Published April 10, 2013
Dow Jones Newswires
The $1.5 billion in new bonds maturing in 2043, launched Tuesday, deliver a yield to investors of 4.95%, just two percentage points above borrowing rates in U.S. Treasury bonds of a similar tenure. Investors bid for three times more than the amount offered, the treasury said.
The deal means Turkey has now met over $4 billion of its $6.5 billion financing needs from the international market for the year, said Erste Securities in a note.
The deal represents cheap funding that the country is likely to welcome, but the danger of inflows pumping up its currency--the lira--makes this a mixed blessing.
Turkey has had blowout deals before. In January, it sold $1.5 billion of 10-year bonds at a record low yield for that maturity of 3.473%. The latest deal indicates the situation is likely to persist as major central banks pledge to flood markets with cheap cash.
Already, Turkish government bonds, some of the highest-yielding in the European time zone, have climbed since the Bank of Japan last week pledged to buy huge quantities of its local debt--a move that is likely to push Japanese investors overseas in search of yield in greater volumes. Expectations of these flows have pumped up overseas bonds of many kinds, and Turkey's high, if shrinking, yields put its bond squarely on the target list.

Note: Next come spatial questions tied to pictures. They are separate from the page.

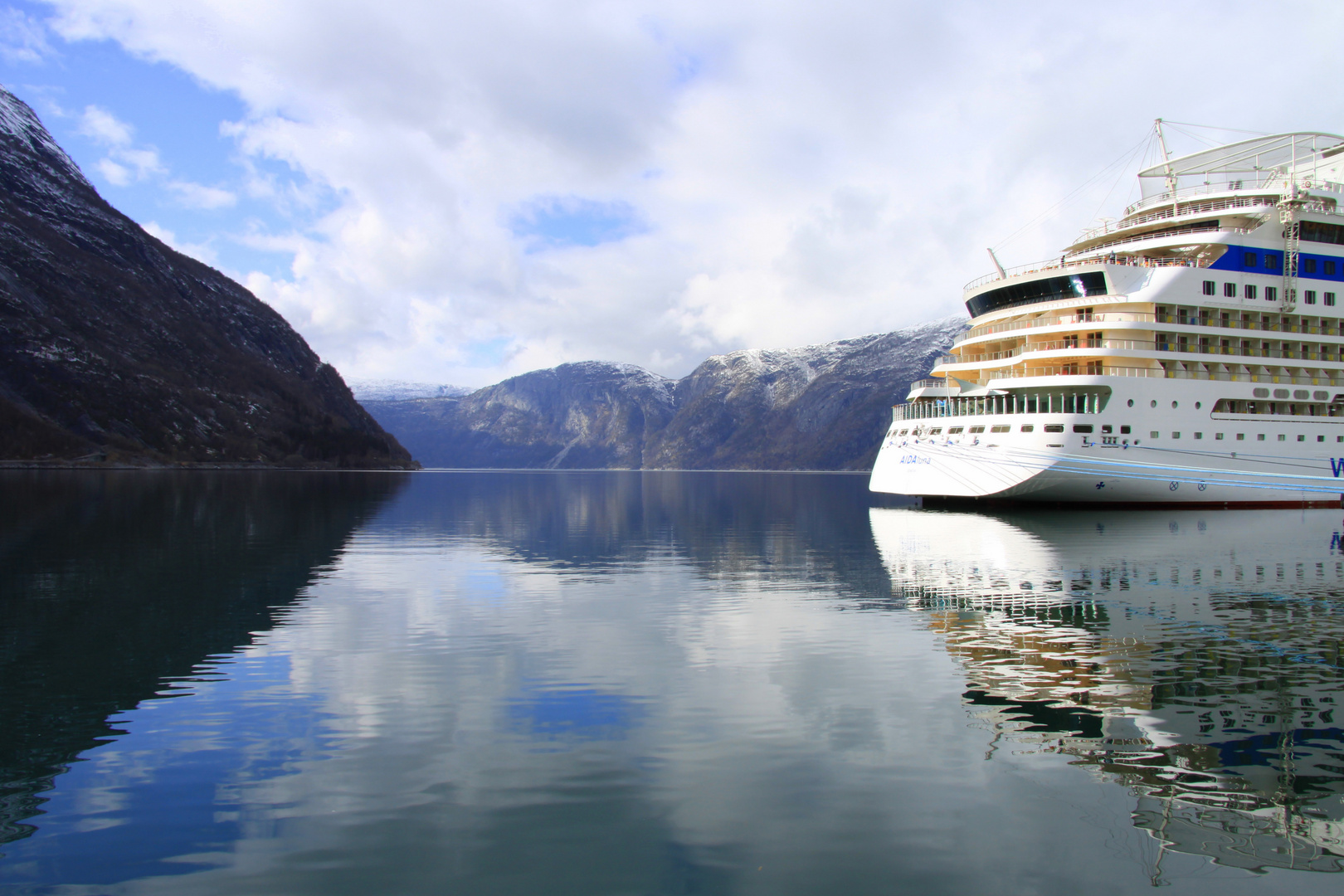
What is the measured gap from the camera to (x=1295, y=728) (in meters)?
13.3

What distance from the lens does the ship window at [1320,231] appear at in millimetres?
69875

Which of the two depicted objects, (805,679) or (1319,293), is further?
(1319,293)

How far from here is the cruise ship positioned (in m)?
62.9

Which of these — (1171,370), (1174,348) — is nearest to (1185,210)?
(1174,348)

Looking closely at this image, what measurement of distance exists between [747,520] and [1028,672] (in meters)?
46.7

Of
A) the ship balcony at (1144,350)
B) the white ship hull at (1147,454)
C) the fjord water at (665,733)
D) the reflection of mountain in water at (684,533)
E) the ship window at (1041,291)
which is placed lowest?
the fjord water at (665,733)

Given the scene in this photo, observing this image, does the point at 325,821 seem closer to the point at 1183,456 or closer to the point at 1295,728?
the point at 1295,728

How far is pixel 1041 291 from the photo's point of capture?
2726 inches

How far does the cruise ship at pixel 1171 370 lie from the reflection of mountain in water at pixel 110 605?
48611mm

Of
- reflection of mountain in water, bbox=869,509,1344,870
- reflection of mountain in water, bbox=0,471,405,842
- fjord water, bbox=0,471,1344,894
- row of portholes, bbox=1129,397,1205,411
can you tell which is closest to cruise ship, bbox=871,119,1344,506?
row of portholes, bbox=1129,397,1205,411

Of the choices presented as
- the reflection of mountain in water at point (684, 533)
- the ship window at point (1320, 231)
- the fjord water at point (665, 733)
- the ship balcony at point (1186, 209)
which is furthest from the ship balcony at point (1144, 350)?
the fjord water at point (665, 733)

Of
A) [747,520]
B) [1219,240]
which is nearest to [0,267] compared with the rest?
[747,520]

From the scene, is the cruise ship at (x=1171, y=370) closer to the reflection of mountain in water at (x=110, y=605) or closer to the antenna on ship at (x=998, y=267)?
the antenna on ship at (x=998, y=267)

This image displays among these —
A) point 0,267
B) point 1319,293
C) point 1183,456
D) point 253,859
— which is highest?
point 0,267
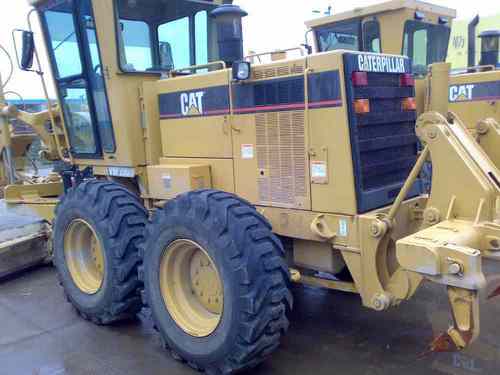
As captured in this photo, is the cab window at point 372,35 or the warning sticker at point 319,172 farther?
the cab window at point 372,35

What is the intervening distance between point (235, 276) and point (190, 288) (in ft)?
2.50

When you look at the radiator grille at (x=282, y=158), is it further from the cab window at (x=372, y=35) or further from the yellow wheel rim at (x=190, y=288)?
the cab window at (x=372, y=35)

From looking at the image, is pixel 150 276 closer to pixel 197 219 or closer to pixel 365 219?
pixel 197 219

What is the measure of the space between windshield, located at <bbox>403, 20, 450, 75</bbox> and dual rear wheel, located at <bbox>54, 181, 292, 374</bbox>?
4.89 metres

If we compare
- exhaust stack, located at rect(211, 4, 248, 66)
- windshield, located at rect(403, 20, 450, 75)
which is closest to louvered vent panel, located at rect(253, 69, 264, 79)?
exhaust stack, located at rect(211, 4, 248, 66)

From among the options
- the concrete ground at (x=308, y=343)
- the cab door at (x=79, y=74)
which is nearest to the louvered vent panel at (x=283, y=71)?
the cab door at (x=79, y=74)

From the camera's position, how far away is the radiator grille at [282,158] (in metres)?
3.66

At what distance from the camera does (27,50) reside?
500cm

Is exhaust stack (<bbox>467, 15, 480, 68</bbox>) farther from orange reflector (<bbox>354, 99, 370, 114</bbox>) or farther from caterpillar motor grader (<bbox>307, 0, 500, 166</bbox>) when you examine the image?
orange reflector (<bbox>354, 99, 370, 114</bbox>)

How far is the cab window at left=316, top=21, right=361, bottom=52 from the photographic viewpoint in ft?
24.2

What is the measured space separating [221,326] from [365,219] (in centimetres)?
114

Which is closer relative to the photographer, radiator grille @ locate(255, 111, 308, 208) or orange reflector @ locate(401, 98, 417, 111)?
radiator grille @ locate(255, 111, 308, 208)

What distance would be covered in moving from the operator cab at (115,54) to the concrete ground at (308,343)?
5.07 ft

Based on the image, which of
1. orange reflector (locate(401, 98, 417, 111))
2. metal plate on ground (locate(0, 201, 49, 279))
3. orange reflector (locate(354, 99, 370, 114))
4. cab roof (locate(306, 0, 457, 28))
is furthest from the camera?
cab roof (locate(306, 0, 457, 28))
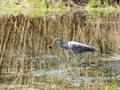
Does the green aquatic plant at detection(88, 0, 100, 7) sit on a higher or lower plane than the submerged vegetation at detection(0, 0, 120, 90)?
lower

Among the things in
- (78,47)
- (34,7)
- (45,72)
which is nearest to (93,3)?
(34,7)

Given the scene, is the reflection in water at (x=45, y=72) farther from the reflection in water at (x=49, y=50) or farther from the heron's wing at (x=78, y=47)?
the heron's wing at (x=78, y=47)

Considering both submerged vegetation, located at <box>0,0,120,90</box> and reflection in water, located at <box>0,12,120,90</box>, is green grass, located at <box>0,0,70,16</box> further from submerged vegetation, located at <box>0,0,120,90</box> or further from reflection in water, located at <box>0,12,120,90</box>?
reflection in water, located at <box>0,12,120,90</box>

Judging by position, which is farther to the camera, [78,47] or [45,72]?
[78,47]

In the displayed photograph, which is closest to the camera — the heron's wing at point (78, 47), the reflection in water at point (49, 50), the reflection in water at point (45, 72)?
the reflection in water at point (45, 72)

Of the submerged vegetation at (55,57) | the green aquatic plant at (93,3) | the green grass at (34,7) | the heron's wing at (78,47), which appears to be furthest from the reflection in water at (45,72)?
the green aquatic plant at (93,3)

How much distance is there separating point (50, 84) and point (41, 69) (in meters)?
1.50

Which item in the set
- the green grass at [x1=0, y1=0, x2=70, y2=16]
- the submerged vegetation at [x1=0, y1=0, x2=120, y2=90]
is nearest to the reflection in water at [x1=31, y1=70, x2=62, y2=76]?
the submerged vegetation at [x1=0, y1=0, x2=120, y2=90]

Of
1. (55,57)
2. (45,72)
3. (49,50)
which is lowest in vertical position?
(49,50)

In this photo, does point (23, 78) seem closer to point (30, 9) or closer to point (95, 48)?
point (95, 48)

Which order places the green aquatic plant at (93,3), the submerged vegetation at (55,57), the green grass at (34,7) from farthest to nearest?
1. the green aquatic plant at (93,3)
2. the green grass at (34,7)
3. the submerged vegetation at (55,57)

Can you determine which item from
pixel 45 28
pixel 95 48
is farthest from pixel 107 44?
pixel 45 28

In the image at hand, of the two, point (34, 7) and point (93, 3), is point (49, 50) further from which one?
point (93, 3)

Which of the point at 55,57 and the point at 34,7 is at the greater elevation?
the point at 55,57
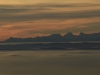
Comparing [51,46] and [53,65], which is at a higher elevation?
[51,46]

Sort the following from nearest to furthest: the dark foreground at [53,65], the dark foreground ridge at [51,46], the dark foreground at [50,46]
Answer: the dark foreground at [53,65] < the dark foreground ridge at [51,46] < the dark foreground at [50,46]

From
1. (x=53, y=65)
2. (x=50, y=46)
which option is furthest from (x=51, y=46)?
(x=53, y=65)

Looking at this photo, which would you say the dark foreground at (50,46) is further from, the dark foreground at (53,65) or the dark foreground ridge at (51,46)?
the dark foreground at (53,65)

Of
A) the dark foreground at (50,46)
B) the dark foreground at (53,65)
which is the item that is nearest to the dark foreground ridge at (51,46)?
the dark foreground at (50,46)

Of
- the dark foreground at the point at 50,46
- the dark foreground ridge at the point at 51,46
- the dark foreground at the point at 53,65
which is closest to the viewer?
the dark foreground at the point at 53,65

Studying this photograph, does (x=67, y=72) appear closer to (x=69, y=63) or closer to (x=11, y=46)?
(x=69, y=63)

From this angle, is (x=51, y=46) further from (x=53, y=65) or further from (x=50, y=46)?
(x=53, y=65)

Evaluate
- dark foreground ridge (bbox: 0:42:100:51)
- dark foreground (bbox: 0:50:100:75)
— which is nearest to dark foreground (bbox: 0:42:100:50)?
→ dark foreground ridge (bbox: 0:42:100:51)

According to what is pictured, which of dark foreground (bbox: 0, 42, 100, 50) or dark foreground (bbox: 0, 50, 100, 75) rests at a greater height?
dark foreground (bbox: 0, 42, 100, 50)

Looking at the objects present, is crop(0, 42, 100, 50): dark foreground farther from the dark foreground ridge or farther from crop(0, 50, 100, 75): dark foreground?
crop(0, 50, 100, 75): dark foreground

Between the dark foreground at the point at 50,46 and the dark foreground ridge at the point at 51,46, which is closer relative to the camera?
the dark foreground ridge at the point at 51,46

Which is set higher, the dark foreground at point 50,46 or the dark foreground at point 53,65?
the dark foreground at point 50,46
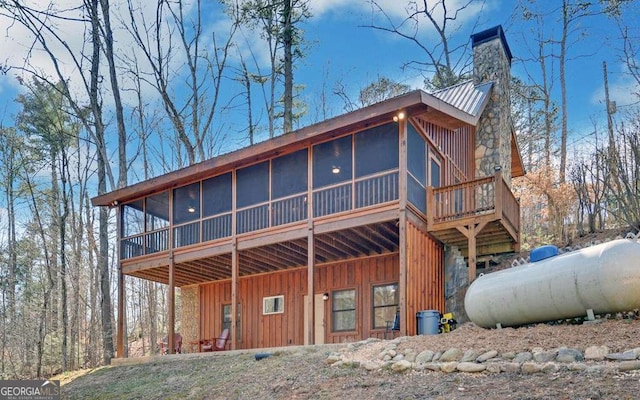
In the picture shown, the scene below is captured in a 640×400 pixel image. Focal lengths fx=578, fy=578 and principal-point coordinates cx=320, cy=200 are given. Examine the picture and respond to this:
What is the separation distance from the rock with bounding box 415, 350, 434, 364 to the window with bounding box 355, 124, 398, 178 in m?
4.74

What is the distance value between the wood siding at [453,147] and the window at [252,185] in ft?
12.2

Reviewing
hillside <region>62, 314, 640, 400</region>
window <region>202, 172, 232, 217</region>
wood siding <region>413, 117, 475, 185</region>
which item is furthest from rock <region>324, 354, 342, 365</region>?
window <region>202, 172, 232, 217</region>

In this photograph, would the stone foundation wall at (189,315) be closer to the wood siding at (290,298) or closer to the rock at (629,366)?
the wood siding at (290,298)

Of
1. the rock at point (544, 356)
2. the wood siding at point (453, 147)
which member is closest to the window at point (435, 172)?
the wood siding at point (453, 147)

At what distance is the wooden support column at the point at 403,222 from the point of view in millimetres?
10250

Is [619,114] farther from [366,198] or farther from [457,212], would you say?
[366,198]

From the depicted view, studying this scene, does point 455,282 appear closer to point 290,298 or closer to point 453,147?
point 453,147

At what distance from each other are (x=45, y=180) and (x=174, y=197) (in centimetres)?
1301

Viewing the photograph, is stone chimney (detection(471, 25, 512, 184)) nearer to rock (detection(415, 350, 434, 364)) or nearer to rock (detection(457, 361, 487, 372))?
rock (detection(415, 350, 434, 364))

This helps Turkey to borrow more cheaply and cuts its debt-servicing costs. But it comes at a price. Inflows of foreign cash could push the lira above the levels that the Central Bank of Turkey is comfortable with, analysts say, potentially prompting action to damp the currency.
Turkey Central Bank Governor Erdem Basci on Tuesday repeated that the central bank wouldn't be indifferent to excessive appreciation or depreciation of the Turkish currency.
Amid rate cut expectations from the central bank, the yield on two-year benchmark government bonds fell to 5.81% Wednesday, the lowest level since March 13.
"We think the appreciation pressure on the currency will increase the pressure on the central bank to take bolder rate action in the [policy] meeting next Tuesday," said Erkin Isik, a fixed income strategist with TEB-BNP Paribas. "The central bank may choose to cut the lower bound of the corridor and the key policy rate, to strengthen the effect on the currency. However, the impact would be limited by their policy of not giving excess lira liquidity to banks, in order to control the loan growth."